Веселые ваши друзья | страница 9



Что ж, может быть, в довоенные годы, когда этот термин только возник, детская юмористика и впрямь являла собой нечто неполноценное. Но сегодня он имеет полное право на существование. Во-первых, детские юмористы действительно существуют (и мы своей книгой стремимся доказать это!). А кроме того, за это время стало ясно, что юмористика для детей вовсе не обязана строиться на одном юморе. Смех ради самого смеха, смех по принципу: чем бы дитя ни тешилось, лишь бы не плакало, — это еще не детская юмористика! Даже в самой смешной книжке, хотя бы и детской, юмор должен быть лишь одним из главных средств художественного воздействия. Одним из главных, но отнюдь не единственным! Если у ребенка, прочитавшего книжку, не будет затронута в душе ни одна струна, кроме чувства юмора, — подобная книжка, конечно же, очень мало будет весить на весах искусства.

В чем сила юмора

В 1937 году журнал «Детская литература» проводил дискуссию о юморе в литературе для детей. Одним из выступавших в дискуссии был Л. Пантелеев. «… Смех — это великая сила, — писал он. — Это не только бич, кнут или средство борьбы с врагом — это помощник и друг искусства».

Глубоко убежденный в этом, Пантелеев на протяжении всего своего творчества не прибегает к сатирическому смеху. Любимое его средство — юмор. «В чем сила юмора? — рассуждает он. — Я думаю, прежде всего в том, что юмор предполагает в предмете или человеке, против которого он направлен, какую-то погрешность, какое-то несовершенство. Несовершенство же, как мы знаем, — извечное свойство человеческой природы. Юмор придает человеку человечность».

И естественно, что в творчестве писателя, одной из главных тем которого (если просто не главной темой!) является пробуждение человечности в человеке, юмор занимает постоянное и почетное место.

☆ ☆ ☆ ☆

Задания
(a) Перепишите из фрагмента о юморе в детской литературе отрывок между словами «Веселые ваши друзья» и «на весах искусства.», включая их.
(b) В каком году, согласно фрагменту о юморе в детской литературе, журнал «Детская литература» проводил дискуссию о юморе в литературе для детей?
Строки ниже взяты из другого источника.

Извлечённые строки

☆ ☆ ☆ ☆

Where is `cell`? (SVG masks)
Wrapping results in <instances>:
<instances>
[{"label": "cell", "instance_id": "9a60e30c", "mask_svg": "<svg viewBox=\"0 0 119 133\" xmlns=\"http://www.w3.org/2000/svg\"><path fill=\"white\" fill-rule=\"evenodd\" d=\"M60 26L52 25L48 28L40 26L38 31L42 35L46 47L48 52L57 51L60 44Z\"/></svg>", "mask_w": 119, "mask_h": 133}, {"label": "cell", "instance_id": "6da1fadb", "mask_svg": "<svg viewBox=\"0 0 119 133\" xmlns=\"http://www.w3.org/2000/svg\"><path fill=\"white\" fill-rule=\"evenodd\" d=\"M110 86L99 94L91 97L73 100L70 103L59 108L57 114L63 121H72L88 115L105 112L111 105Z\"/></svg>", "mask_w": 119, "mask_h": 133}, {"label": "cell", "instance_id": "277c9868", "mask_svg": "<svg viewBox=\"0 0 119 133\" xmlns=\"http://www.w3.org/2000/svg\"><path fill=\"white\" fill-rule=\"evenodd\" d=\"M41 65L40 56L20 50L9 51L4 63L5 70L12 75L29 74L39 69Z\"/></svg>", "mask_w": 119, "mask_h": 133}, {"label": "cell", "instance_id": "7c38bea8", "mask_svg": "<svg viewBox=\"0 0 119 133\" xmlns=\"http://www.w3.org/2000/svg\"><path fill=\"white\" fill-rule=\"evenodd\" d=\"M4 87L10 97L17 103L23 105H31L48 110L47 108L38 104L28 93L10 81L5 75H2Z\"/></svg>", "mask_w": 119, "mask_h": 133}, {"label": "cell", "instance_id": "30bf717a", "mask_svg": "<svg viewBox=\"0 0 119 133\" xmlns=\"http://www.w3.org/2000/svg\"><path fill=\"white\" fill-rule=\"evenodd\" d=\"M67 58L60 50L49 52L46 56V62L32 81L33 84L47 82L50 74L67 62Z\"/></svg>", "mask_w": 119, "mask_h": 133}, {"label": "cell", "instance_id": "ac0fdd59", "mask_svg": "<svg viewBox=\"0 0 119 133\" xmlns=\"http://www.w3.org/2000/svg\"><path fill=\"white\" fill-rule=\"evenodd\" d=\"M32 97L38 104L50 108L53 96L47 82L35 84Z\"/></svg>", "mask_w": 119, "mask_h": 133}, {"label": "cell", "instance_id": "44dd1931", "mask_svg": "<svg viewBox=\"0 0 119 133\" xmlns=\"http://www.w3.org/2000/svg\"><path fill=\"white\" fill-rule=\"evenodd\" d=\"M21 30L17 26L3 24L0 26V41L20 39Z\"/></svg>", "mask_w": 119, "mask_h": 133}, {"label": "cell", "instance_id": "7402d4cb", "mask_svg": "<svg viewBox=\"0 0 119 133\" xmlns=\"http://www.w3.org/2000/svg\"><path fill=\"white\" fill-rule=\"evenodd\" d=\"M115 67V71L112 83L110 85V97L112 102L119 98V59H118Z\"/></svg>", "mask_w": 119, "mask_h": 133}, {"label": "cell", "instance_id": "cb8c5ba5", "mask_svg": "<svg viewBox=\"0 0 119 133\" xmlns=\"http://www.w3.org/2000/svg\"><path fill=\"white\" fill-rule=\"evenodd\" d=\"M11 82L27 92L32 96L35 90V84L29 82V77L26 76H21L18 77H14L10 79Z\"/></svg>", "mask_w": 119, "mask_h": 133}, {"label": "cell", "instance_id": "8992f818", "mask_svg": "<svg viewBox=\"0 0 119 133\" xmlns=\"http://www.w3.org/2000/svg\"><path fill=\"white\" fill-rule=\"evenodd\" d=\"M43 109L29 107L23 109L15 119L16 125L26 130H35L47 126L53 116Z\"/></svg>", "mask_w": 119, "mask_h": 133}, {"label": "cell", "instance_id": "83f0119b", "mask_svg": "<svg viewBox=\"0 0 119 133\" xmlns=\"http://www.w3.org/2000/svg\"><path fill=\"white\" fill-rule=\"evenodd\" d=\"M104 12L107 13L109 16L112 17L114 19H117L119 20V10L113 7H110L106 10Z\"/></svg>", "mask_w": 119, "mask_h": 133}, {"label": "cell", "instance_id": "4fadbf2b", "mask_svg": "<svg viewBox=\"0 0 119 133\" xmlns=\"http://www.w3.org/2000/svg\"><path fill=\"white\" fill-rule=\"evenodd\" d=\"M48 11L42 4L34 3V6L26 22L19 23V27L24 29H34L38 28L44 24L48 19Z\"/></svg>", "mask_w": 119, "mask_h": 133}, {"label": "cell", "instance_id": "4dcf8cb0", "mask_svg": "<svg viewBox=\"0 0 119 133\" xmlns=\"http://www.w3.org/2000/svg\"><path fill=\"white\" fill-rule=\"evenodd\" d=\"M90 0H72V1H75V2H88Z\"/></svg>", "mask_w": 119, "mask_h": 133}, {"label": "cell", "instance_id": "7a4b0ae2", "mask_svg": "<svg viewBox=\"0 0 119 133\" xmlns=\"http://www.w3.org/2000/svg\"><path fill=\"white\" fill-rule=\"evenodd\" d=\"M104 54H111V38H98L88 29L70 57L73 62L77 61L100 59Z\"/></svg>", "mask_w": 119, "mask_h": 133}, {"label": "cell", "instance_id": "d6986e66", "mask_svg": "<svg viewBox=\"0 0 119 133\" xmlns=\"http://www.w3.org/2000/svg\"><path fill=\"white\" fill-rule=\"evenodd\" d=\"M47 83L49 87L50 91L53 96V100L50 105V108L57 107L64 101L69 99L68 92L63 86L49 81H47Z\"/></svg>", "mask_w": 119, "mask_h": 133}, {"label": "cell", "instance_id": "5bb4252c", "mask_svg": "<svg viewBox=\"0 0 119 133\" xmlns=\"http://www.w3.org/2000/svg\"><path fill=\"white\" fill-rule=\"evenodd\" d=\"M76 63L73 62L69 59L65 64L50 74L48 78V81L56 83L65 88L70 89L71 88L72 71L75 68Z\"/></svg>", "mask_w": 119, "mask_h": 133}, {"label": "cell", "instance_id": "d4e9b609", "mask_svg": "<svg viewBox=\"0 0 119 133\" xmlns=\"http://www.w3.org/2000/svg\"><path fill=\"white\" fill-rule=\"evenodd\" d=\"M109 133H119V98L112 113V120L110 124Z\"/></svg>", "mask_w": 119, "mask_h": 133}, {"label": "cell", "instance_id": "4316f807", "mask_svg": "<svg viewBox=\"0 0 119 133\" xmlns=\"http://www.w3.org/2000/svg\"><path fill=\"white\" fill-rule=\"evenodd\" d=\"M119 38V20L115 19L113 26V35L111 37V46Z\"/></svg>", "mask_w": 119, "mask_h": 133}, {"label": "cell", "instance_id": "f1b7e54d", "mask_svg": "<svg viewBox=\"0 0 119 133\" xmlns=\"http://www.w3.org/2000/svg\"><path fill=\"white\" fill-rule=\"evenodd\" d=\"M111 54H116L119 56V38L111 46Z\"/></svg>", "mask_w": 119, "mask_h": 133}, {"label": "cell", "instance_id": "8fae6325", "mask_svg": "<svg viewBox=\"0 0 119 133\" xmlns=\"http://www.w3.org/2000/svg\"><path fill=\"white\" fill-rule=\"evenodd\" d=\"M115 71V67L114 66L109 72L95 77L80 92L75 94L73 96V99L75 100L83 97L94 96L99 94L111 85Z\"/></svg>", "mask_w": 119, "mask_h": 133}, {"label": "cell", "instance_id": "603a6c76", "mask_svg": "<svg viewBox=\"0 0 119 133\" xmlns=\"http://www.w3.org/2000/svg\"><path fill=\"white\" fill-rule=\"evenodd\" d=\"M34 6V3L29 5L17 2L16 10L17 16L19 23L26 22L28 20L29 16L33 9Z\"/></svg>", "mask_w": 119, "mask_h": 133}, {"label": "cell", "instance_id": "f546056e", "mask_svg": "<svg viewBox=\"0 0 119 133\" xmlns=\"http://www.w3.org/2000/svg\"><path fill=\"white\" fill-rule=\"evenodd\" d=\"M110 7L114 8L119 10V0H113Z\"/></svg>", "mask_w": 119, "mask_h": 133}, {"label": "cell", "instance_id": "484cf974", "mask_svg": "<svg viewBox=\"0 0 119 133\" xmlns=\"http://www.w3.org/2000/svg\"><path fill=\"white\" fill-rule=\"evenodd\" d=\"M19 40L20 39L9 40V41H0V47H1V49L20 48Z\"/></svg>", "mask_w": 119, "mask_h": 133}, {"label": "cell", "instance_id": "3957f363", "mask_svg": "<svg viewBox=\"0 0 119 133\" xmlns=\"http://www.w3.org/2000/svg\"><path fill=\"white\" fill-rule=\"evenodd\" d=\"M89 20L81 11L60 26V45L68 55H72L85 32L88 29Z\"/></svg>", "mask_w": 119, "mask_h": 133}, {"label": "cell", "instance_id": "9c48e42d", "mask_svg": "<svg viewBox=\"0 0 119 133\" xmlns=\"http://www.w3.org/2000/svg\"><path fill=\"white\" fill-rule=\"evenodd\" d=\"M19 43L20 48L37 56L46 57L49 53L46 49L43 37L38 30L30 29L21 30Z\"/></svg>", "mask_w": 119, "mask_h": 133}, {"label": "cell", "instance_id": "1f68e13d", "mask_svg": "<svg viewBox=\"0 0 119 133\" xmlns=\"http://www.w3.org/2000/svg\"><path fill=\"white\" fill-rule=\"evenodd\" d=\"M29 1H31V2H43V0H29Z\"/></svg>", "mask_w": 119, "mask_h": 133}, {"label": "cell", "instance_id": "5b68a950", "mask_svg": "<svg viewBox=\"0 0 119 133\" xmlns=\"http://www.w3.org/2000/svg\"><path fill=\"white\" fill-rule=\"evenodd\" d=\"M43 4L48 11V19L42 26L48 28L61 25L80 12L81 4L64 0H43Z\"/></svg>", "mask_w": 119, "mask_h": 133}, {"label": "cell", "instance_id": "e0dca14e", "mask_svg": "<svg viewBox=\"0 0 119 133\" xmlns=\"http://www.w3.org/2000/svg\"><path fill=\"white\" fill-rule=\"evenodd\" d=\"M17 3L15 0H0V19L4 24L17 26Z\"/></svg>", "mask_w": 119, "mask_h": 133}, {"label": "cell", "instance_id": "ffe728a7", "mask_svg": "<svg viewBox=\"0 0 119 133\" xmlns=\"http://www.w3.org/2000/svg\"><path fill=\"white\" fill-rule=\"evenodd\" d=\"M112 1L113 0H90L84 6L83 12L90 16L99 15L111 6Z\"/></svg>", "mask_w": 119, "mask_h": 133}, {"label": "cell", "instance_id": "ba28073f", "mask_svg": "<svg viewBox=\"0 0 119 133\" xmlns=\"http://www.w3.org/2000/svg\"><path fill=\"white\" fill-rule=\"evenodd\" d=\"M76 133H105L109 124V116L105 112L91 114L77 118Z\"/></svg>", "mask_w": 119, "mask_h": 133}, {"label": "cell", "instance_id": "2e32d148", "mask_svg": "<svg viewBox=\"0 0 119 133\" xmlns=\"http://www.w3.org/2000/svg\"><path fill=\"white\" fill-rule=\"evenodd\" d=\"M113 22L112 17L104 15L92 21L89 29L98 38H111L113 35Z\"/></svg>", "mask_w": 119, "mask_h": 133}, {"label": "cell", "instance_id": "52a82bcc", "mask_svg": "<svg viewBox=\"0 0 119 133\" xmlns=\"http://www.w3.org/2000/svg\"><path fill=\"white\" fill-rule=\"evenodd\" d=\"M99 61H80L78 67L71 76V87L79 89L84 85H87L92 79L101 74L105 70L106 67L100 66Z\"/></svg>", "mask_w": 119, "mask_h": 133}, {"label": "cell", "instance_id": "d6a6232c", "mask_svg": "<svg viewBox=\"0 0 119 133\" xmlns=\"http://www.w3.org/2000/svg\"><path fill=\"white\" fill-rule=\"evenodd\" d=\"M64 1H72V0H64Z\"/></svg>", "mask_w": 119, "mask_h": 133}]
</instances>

☆ ☆ ☆ ☆

Ответы
(a)
Веселые ваши друзья | страница 9



Что ж, может быть, в довоенные годы, когда этот термин только возник, детская юмористика и впрямь являла собой нечто неполноценное. Но сегодня он имеет полное право на существование. Во-первых, детские юмористы действительно существуют (и мы своей книгой стремимся доказать это!). А кроме того, за это время стало ясно, что юмористика для детей вовсе не обязана строиться на одном юморе. Смех ради самого смеха, смех по принципу: чем бы дитя ни тешилось, лишь бы не плакало, — это еще не детская юмористика! Даже в самой смешной книжке, хотя бы и детской, юмор должен быть лишь одним из главных средств художественного воздействия. Одним из главных, но отнюдь не единственным! Если у ребенка, прочитавшего книжку, не будет затронута в душе ни одна струна, кроме чувства юмора, — подобная книжка, конечно же, очень мало будет весить на весах искусства.

(b) В 1937 году.